Я мог бы долго смотреть на нее. Бывают такие удивительные лица — в них есть что-то неуловимо родное. И глаза…
— Закат-то какой неземной… Может, выключим свет? — говорю я.
— Включим-выключим, идем-сидим, любим-не любим, — раздался сердитый голосок. — Все вы такие!
Я спросил;
— Саша, а сколько лет этому сердитому ребенку?
Мне показалось — пятнадцать. Показалось. Это я понимал и ожидал услышать что-нибудь вроде: «Да уже семнадцать стукнуло». Саша открыл рот, но, как в кинокомедии, слова зазвучали с другой стороны:
— Двадцать пять!
В голосе был вызов, детский, отчаянный.
— А язык. Тома, вы тоже умеете показывать?
— Она «заводная», — с улыбкой предупредил Саша, — может и глаза выцарапать.
— Могу! — уже не на шутку зло парировала Тома. — Твои! Лживые! Змеиные! Предательские!..
Она в упор смотрела в растерянные глаза Саши. В ее резкости чувствовались уже созревшие слезы.
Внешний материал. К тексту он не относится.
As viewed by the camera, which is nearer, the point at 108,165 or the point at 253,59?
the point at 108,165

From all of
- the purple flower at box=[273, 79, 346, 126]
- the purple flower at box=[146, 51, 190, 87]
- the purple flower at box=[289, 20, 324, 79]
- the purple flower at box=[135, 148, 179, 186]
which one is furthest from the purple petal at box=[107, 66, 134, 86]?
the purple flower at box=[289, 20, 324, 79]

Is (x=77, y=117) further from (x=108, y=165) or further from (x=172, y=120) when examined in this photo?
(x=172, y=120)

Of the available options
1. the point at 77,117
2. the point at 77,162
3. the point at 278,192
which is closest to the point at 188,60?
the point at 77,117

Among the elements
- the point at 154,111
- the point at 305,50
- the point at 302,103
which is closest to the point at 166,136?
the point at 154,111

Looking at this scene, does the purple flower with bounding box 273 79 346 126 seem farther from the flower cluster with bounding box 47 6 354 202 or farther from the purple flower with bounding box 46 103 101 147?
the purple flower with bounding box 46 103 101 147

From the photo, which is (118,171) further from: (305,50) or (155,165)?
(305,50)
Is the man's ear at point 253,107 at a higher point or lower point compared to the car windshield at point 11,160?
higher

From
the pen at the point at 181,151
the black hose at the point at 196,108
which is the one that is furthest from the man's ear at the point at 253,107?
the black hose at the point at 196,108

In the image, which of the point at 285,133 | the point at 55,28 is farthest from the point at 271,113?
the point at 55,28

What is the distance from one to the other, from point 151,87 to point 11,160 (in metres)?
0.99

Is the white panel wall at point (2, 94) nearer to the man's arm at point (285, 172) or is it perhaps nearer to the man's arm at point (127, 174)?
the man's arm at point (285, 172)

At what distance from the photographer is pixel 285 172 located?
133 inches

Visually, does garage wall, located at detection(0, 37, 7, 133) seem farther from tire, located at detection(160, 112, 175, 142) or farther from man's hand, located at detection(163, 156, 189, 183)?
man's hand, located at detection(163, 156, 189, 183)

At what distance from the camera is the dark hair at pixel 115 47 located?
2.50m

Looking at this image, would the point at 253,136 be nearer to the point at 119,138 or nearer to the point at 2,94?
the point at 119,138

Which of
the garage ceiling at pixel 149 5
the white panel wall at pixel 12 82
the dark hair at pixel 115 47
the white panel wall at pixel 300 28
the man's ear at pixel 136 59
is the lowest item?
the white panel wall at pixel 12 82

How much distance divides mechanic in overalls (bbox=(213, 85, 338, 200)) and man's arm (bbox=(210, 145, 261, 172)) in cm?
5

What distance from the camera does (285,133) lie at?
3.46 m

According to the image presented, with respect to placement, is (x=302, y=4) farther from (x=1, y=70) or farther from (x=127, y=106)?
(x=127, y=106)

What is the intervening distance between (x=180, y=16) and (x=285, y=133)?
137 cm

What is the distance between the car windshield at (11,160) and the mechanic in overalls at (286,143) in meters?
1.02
Сашу — теперь мне было ясно — она любила той удивительной, самоотверженной любовью, которая редко бывает взаимной.
Мне хотелось немедленно сделать что-нибудь приятное ей, и я поймал себя на том, что злюсь на Сашу вместе с ней, злюсь на пшеничный пласт его спортивной прически, на гитару, — которую он взял зачем-то в руки, на зеленые глаза, ставшие сейчас грустными и далекими, злюсь за то, что он любит какую-то мистическую Афалину и не может этого скрыть.
— В Москве, Тома, есть девушка, — нарушил я тяжелое молчание, — она чем-то похожа на вас. Она…
Мне было очень грустно возвращать к жизни тот теперь бесконечно далекий февральский вечер в нашей комнатке на Таганке, когда потолок, казалось, придавил нас черным сводом — тысячей причин, приведших к разлуке, причин, наполовину от нас не зависящих.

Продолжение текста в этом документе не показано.